Pearls have a long and illustrious history dating back thousands of years. A Chinese historian from 2,206 BCE wrote the earliest written account of a pearl. The earliest piece of pearl jewelry ever unearthed was discovered in the tomb of a Persian princess dating from 420 BC (this fragment is now on display at the Louvre in Paris). Pearls may also be traced back to Ancient Egypt and Ancient Rome when Julius Caesar enacted a rule restricting the wearing of pearls to the governing classes in the first century BCE. Pearls jewelry has been a valuable commercial item since its discovery. When they were found in Central and South America in the 15th and 16th centuries, demand exploded across Western Europe, resulting in the so-called "pearl age," in which aristocrats and royals donned ornate pearl necklaces, earrings, bracelets, and brooches. By the nineteenth century, demand for pearl jewelry had become so high that oyster resources had begun to dwindle throughout the world. Natural pearls are extremely rare even now. Cultured pearls, on the other hand, which first gained popularity in the early 1900s, are a more inexpensive and widely available choice.

Virtues of Pearls

Pearls jewelry have been linked with prosperity, femininity, purity, wisdom, patience, and serenity for millennia. They've been compared to the moon because of their beauty, and they're thought to provide a soothing, protecting, and strengthening impact on those who wear them. Pearls are still considered as lovely and feminine gemstones nowadays. During the Age of Discovery, explorers and trade firms discovered rivers in North America rich with natural pearls and began selling them to Europe, where they rapidly became popular among the nobility. The Duke of the Saxon Kingdom of Germany passed a rule in 1612 that stated that only members of the royal court were permitted to wear pearls. Discover our women's pearl collection.

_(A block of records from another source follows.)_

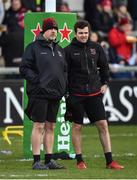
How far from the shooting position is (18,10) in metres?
23.2

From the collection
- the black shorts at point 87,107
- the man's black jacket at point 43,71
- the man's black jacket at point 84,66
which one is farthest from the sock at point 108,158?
the man's black jacket at point 43,71

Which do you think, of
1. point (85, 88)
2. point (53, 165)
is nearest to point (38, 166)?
point (53, 165)

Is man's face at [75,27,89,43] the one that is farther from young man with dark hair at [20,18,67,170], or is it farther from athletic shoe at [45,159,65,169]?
athletic shoe at [45,159,65,169]

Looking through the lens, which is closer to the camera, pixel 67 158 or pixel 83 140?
pixel 67 158

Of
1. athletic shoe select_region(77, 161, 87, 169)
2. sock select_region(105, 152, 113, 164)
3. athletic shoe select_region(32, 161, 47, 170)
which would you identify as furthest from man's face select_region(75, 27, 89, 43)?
athletic shoe select_region(32, 161, 47, 170)

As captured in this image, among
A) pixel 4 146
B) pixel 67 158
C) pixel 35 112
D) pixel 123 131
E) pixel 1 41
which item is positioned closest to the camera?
pixel 35 112

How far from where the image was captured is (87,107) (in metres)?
14.9

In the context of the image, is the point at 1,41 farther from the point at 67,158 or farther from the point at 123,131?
the point at 67,158

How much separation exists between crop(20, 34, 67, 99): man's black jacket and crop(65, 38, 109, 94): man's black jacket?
0.95 ft

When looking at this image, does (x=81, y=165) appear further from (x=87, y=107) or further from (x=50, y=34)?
(x=50, y=34)

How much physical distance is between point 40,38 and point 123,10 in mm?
10872

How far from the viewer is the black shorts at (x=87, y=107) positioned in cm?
1480

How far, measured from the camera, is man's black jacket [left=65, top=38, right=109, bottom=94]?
48.6 ft

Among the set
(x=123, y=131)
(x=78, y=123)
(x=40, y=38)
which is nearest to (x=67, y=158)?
(x=78, y=123)
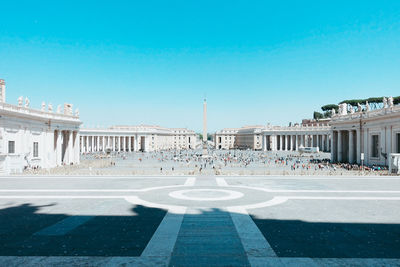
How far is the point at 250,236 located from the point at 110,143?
13014 cm

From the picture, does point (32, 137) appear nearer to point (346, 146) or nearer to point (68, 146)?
point (68, 146)

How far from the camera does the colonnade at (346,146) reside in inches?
1890

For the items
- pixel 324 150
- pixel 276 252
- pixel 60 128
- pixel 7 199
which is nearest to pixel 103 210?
pixel 7 199

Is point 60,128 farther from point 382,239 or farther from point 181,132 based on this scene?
point 181,132

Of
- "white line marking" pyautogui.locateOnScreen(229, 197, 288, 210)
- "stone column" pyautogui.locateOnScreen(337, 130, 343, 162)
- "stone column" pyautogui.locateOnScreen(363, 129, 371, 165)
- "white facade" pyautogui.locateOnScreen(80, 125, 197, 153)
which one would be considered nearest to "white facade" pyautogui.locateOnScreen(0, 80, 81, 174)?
"white line marking" pyautogui.locateOnScreen(229, 197, 288, 210)

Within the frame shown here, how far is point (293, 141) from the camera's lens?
11550cm

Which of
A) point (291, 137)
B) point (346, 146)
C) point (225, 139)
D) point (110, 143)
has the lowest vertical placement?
point (110, 143)

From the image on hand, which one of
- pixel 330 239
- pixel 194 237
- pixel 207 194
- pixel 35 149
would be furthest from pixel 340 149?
pixel 35 149

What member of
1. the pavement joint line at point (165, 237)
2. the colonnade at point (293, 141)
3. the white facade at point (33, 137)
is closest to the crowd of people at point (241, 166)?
the white facade at point (33, 137)

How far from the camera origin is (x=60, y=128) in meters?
47.1

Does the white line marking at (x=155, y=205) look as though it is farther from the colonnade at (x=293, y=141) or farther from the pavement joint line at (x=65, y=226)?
the colonnade at (x=293, y=141)

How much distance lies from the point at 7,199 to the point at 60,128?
32.7 metres

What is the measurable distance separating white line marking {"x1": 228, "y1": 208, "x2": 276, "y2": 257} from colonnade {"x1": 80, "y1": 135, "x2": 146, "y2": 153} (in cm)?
10481

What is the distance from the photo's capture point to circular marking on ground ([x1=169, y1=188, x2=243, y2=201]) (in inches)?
675
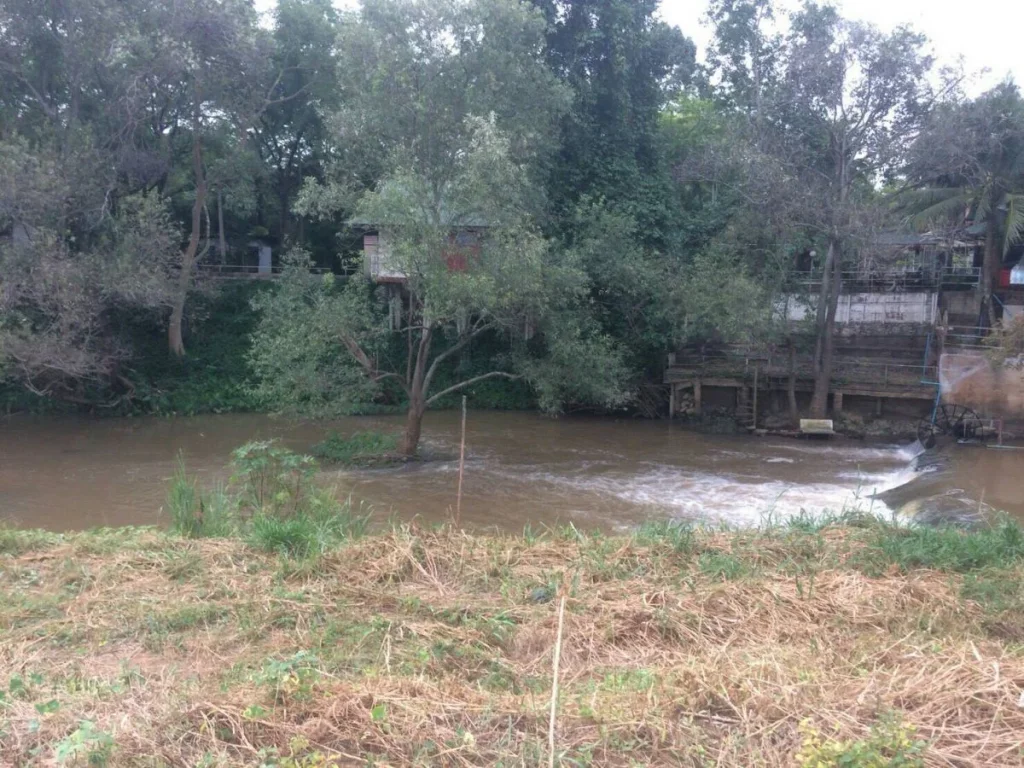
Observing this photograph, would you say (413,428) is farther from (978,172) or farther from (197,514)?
(978,172)

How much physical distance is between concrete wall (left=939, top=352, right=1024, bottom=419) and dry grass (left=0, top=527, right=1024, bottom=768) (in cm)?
1697

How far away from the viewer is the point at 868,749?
10.6ft

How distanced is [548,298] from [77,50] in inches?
594

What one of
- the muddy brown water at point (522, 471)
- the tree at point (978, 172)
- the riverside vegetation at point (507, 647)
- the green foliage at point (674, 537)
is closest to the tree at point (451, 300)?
the muddy brown water at point (522, 471)

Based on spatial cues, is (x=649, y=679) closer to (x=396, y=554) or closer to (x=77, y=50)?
(x=396, y=554)

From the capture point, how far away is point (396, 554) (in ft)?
21.7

Introduction of Cultured Pearls

At the turn of the twentieth century, the world of pearls was irrevocably transformed. By putting a little bit of membrane into the shell of an oyster, Japanese pearl farmer Kokichi Mikimoto and his wife devised a way of having oysters produce pearls on demand. The oyster then secretes a mother of pearl nacre covering over the membrane, resulting in a pearl. Two other individuals in Japan, Tokichi Nishikawa, a government researcher, and Tatsuhei Mise, a carpenter, developed pearl-culturing methods independently of Mikimoto. Each of these three men acquired patents for their pearl-culturing processes in the early 1900s. Pearl cultivating techniques improved, making pearls more accessible to the general public. Pearls are now available in a variety of shapes and hues thanks to the work of these men. Pearl purchasers who are savvy realize that the cultural significance of a pair of pearls is determined by a variety of factors, including the hue of the pearls.